PROVIDED PASSAGE:
_____

Those pics are great. What a hondsome baby!!!.
Thanks for sharing them.

Reti


----------



## Margarret (May 3, 2007)

Hilary,

Your pictures of Moody really captured his specialness. I know it tears your heart in two to have him gone from you. You have given him the opportunity to let him live a great goose life and that takes courage. I'm so glad you found a good place for him, especially one where you can visit and call to check up on how he is doing. Thank you for the pictures.

Margaret


----------



## Vasp (Jul 25, 2006)

I have gotten a bit of an update on Moody, though it is not very explanative. I'm just corresponding with the new owners by email, though I could phone them at any time. I will do so, later in spring, for a good talk about Moody, hopefully.

So far, all is well with Moody. He's fine and is adapting well and enjoying his food and water with gust, as usual. He's right next to two other geese, though separated, but he can see them, and I bet he'll make friends with them. The pain is going, because I know that he'll be very happy where he is, but I do feel that my room is a bit foreign to me, without him in it.

Regards,
Hilary


----------



## TAWhatley (Mar 6, 2001)

Please do keep us posted about Moody. He is a much loved goose around here!

Terry


----------



## Vasp (Jul 25, 2006)

Once my baby lovebirds are weaned this summer, probably in August, we're going to be taking a trip North, to see some ravens, and we'll be visiting Moody then. I'll definitely take pictures.


----------



## cryllc (Dec 22, 2007)

Your goose is absolutely beautiful. He looks like a big sweetheart. Those eyes are amazing! I understand your bittersweetness about what you did. You loved him so much you let him go. His new home sounds awesome and exciting for him but don't think for a minute he'll ever forget his mama, the one who always looked out for him and loved most of all. Plus you are so close you can just drive up on a day whenever during the year and just visit. Good for you


----------

_____

AVAILABLE DATA:
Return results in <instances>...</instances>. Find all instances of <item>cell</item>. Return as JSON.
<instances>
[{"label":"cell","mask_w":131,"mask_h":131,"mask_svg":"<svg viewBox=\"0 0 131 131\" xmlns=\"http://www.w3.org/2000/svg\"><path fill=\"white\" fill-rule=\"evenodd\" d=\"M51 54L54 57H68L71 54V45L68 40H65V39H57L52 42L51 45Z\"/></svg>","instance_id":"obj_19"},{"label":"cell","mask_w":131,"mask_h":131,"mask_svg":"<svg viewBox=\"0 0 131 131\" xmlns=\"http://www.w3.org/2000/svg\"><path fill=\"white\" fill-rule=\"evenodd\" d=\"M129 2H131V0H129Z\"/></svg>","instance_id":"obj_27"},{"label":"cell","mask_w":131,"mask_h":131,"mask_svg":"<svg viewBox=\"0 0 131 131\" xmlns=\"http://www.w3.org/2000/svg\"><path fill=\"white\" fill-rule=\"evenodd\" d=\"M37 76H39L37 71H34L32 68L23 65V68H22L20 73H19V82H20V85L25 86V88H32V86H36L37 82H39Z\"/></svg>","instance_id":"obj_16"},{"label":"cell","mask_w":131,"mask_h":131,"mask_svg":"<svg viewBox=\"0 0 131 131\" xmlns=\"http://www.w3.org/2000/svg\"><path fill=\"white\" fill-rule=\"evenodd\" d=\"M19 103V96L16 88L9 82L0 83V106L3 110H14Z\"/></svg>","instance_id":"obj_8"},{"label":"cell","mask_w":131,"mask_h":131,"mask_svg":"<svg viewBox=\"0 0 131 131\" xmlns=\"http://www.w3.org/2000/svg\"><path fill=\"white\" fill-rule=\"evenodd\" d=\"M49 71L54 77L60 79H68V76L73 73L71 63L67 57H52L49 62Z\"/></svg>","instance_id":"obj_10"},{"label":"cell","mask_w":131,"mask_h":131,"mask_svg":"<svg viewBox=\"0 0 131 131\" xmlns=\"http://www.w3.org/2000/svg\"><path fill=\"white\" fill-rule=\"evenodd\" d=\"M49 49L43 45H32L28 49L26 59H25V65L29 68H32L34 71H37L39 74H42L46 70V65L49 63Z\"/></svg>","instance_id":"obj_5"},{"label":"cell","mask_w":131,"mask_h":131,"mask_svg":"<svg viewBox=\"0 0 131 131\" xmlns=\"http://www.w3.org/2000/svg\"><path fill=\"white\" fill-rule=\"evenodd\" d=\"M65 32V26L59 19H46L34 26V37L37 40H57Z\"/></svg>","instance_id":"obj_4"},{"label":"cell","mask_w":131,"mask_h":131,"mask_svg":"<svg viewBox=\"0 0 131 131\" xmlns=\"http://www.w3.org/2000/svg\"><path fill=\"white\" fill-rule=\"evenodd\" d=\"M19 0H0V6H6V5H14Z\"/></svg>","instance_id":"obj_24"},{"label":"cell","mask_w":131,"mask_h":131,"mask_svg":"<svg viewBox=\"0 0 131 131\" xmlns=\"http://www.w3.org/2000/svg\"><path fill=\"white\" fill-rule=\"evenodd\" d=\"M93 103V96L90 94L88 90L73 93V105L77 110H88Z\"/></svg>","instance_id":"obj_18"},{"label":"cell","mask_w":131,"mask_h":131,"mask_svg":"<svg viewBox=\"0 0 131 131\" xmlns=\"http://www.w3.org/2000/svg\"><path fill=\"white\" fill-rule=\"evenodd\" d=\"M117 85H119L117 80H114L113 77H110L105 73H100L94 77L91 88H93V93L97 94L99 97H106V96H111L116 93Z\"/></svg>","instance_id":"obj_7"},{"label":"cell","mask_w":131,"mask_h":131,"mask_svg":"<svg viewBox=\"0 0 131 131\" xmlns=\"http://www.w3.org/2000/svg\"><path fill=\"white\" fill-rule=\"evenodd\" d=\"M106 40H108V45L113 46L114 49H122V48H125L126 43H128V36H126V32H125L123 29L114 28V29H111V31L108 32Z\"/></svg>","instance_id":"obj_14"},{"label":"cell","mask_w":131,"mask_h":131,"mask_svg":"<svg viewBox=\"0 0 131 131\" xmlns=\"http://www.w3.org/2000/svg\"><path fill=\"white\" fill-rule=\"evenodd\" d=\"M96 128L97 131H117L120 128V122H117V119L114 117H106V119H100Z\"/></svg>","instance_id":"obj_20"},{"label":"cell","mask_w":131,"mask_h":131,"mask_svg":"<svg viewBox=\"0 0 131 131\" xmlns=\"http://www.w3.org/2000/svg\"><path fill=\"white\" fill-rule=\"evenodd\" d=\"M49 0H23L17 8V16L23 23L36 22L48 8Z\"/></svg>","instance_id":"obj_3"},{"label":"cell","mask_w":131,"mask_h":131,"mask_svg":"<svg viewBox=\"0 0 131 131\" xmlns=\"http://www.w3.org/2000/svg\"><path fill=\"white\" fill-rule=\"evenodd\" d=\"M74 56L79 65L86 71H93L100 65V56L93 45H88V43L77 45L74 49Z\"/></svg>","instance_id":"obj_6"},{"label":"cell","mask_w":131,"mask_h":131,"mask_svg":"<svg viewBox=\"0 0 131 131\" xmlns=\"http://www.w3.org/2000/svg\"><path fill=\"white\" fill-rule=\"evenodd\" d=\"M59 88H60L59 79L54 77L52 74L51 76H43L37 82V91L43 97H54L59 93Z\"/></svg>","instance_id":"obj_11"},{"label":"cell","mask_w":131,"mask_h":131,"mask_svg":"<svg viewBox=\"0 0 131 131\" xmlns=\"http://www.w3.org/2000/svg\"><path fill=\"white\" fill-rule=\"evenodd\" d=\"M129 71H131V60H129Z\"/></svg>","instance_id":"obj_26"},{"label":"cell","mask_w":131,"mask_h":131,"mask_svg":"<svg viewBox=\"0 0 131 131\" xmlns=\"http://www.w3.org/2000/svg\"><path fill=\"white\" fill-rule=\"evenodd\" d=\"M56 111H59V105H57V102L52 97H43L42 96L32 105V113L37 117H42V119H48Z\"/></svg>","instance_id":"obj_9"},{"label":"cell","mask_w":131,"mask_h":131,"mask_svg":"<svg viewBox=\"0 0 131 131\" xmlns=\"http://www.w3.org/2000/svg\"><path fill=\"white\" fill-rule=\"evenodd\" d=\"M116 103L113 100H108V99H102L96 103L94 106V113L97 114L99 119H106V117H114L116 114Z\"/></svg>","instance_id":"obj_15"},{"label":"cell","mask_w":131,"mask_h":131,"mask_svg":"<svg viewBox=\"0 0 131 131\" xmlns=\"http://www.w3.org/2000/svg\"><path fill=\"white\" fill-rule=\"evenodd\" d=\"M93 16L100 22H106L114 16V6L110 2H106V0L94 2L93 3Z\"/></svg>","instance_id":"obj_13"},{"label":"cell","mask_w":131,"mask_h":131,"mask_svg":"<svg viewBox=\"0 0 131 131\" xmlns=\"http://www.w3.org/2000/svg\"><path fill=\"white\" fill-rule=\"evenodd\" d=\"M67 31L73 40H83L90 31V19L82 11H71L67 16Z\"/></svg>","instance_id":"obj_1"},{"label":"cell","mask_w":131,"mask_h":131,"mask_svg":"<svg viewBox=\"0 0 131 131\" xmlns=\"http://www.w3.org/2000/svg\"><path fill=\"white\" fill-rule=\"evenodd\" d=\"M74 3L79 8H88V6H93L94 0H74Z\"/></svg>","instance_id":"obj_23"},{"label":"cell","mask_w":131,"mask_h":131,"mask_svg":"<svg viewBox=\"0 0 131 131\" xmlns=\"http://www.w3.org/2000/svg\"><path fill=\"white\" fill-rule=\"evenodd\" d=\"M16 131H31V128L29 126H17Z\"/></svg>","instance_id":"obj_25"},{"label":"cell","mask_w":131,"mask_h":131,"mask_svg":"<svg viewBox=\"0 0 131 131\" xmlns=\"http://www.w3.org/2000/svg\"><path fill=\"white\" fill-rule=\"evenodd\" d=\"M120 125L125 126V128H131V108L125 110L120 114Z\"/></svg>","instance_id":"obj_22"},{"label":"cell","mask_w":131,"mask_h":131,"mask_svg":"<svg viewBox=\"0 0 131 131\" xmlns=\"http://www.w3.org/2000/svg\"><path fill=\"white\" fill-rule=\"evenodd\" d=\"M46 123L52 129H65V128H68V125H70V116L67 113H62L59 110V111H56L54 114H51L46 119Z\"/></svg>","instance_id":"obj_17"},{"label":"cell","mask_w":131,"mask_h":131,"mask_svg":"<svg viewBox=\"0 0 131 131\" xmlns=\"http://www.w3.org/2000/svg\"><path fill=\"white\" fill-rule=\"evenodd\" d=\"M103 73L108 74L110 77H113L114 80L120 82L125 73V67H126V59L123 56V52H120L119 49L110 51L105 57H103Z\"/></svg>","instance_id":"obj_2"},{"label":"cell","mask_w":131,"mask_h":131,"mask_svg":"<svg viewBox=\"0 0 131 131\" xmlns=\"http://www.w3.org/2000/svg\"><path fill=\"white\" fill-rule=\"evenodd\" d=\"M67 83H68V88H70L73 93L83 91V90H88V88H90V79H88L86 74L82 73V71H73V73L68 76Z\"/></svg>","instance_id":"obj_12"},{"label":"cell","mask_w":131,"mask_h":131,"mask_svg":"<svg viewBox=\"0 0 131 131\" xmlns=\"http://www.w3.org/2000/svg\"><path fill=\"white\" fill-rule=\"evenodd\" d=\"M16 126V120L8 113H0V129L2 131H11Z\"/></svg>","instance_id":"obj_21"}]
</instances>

_____

DIRECTIONS:
#1 Translate this sentence from the goose forum thread into Spanish: "He is a much loved goose around here!"
#2 Copy the part of the goose forum thread that opens with the words containing "Thanks for sharing" and closes with "for the pictures.".
The lines placed after the goose forum thread aren't needed here.

ANSWERS:
#1 ¡Es un ganso muy querido por aquí!

#2
Thanks for sharing them.

Reti


----------



## Margarret (May 3, 2007)

Hilary,

Your pictures of Moody really captured his specialness. I know it tears your heart in two to have him gone from you. You have given him the opportunity to let him live a great goose life and that takes courage. I'm so glad you found a good place for him, especially one where you can visit and call to check up on how he is doing. Thank you for the pictures.